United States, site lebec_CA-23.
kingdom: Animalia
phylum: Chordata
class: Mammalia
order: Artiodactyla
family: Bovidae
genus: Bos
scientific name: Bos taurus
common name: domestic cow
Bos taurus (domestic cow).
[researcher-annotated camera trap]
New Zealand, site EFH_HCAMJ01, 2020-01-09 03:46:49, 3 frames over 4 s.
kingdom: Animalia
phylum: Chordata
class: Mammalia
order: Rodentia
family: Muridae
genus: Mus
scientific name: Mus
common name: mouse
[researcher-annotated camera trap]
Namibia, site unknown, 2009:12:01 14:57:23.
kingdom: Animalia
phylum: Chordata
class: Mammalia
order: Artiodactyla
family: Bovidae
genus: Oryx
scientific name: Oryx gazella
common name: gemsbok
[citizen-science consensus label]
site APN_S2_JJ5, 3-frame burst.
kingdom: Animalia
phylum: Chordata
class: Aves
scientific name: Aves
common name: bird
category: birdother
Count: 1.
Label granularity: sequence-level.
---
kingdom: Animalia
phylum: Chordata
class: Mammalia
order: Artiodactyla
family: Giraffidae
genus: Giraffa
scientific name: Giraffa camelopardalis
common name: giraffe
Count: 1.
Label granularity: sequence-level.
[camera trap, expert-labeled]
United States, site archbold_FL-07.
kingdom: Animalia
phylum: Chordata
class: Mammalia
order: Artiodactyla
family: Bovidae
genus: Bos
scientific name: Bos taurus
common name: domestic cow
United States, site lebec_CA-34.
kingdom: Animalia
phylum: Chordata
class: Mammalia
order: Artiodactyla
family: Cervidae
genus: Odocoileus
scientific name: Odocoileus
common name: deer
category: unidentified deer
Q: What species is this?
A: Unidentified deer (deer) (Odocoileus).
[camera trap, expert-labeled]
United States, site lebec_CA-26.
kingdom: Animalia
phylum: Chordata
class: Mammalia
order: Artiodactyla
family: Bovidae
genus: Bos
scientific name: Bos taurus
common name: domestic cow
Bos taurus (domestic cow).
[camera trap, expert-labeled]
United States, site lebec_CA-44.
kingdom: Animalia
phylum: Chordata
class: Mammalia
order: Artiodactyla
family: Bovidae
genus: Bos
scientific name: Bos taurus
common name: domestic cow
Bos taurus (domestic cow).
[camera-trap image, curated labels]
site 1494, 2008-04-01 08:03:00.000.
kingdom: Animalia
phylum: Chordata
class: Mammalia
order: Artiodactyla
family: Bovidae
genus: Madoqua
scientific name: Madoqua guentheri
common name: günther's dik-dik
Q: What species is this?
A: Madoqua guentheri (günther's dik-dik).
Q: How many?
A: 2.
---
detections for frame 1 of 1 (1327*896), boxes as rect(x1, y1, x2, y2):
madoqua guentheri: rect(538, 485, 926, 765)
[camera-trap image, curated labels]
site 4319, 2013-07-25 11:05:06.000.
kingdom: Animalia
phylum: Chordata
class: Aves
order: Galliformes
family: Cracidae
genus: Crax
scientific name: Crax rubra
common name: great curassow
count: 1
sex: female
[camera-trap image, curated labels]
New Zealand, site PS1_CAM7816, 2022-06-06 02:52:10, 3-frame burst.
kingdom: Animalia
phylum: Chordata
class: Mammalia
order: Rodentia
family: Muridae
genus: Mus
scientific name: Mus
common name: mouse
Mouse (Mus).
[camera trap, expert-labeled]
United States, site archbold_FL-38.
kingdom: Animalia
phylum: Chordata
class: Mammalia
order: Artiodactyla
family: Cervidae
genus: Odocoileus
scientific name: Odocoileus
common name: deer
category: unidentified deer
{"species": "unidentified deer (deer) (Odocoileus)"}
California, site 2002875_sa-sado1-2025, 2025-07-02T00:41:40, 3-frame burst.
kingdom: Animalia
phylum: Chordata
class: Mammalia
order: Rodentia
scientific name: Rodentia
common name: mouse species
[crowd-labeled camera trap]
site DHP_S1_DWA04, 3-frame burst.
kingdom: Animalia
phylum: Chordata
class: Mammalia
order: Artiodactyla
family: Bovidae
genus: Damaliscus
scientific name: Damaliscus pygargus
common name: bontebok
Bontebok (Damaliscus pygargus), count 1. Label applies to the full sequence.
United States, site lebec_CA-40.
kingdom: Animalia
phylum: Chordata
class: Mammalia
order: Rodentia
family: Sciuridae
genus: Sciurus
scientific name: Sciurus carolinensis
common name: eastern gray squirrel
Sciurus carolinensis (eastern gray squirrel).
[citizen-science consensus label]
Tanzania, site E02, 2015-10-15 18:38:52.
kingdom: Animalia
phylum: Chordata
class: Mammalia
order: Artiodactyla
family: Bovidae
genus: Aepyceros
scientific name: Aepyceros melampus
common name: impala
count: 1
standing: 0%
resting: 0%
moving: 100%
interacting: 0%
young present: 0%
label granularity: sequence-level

☆ ☆ ☆ ☆ ☆ ☆ ☆

Work item
Read the material above and copy out each line holding "burst".

Solved exercise
site APN_S2_JJ5, 3-frame burst.
New Zealand, site PS1_CAM7816, 2022-06-06 02:52:10, 3-frame burst.
California, site 2002875_sa-sado1-2025, 2025-07-02T00:41:40, 3-frame burst.
site DHP_S1_DWA04, 3-frame burst.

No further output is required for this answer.